How more than 200 Ipswich residents are now trapped by cladding scandal
- Credit: CHARLOTTE BOND
Alex Dickin was just an 11-year-old schoolboy when the Waterfront block that became his first home was signed off as safe.
More than 15 years on and the now 27-year-old from Ipswich is facing a bill of £12,000 for insufficient cladding wrapped around that same building.
Trapped by the financial burden and repeated Covid lockdowns spent in his Cardinal Lofts apartment, found to have “combustible” material on the upper two floors last October, the IT analyst reached out to fellow homeowners and soon discovered 225 others in Ipswich alone facing the same issues.
From there, the Ipswich Cladiators group was born, some three-and-a-half years after Grenfell, with one key aim – to end the town’s own cladding scandal.

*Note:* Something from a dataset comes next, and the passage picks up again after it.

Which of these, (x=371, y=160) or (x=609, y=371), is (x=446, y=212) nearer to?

Today, we can reveal how the crisis impacting thousands nationally is erupting right on our doorstep. In Suffolk, 17 buildings are known to have insufficient cladding systems, with owners applying to the Government’s building safety fund to help foot repairs.
But when we asked the Ministry of Housing, Communities and Local Government (MHCLG) to name the affected blocks, they refused, claiming identification could “be used by those with malicious intent to attack or compromise the safety of these buildings and their residents”. Bosses said it is their long-standing policy not to identify.
For flat owners like Alex, whose building currently has fire marshals patrolling it 24/7, it is a daily struggle.
“It is impossible to live peacefully in a home that may cause bankruptcy or endanger your life,” he said.
“I am lucky to have the option to go and stay somewhere else, but most won’t have this choice.
“Being locked down in a one-bed apartment is tough enough for anyone in this pandemic, but now imagine the building you’re in has fire safety defects.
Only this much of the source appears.